It's interesting to see the very different approaches taken by Tata and Maruti Suzuki when it comes to electrification.
Despite the buzz around EVs, market leader Maruti is taking it slow. It even cancelled its planned Wagon R EV. The company will only debut an electric vehicle in about two years, but it will be on a born-electric platform. In contrast, Tata Motors got off to a quick start, but is taking a three-step, or rather three-gen, approach to electrification.
Gen 1 is quick conversions of existing ICE platforms for entry segments. Gen 2 is further modifying ICE platforms for vehicles in the mid segments, for instance, with a flat floor and larger space for a battery. Gen 3, meanwhile, will be a new born-electric platform that will be used for higher-segment vehicles.
A lot of people have asked me whose approach is better and if one of them is making a mistake. Not really. An important way to balance out an EV’s high price is volume, and this is really what separates the two approaches. With its partnership with Toyota, and their huge combined global footprint, Suzuki knows it can invest in a born-electric platform for the mass segments and have a competitive price too, potentially sharing it with markets outside India.
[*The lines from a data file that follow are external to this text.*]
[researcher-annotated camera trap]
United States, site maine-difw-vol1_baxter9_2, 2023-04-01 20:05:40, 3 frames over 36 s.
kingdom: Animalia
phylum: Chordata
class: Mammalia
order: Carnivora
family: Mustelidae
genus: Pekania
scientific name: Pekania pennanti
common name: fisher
Tata Motors, on the other hand, has a negligible export market, and thus, needs to rely on domestic volumes. Enter the Gen 1 ICE conversions. With volumes offset by ICE variants and only an incremental development expenditure, prices for these EVs can remain low and we’ve seen that to good effect with the new Tiago EV.
However, Tata Motors’ Shailesh Chandra did say that, for the immediate future, the three generations will not be sequential and will instead be defined by segment. Which means, in time, Tata Motors’ Gen 1 products will have to take on born-electric vehicles from Maruti. Of course, if you look at it objectively, customers aren’t concerned with platforms or generations, but rather look at what a product offers, and here, Tata Motors has done a stellar job with the Tiago EV. It offers a host of modern features like auto climate control and a full suite of connectivity features.
The only possible chink in that armour could be range, for which Suzuki’s born-electric vehicle will surely have the upper hand on Tata’s Gen 1 products. And while charging infrastructure is increasing and range anxiety diminishing, range and charging time will still be a factor of comparison. Thus, eventually, I believe Tata Motors will have to have born-electric products in the lower segments too.
For now, these disparate approaches work for each company. Suzuki, already the market leader with stellar ICE volumes, can afford to ignore the EV space and come in later all guns blazing. Tata Motors, on the other hand, needed to take the first-mover advantage and build on that. In the end, the EV consumer will be the winner.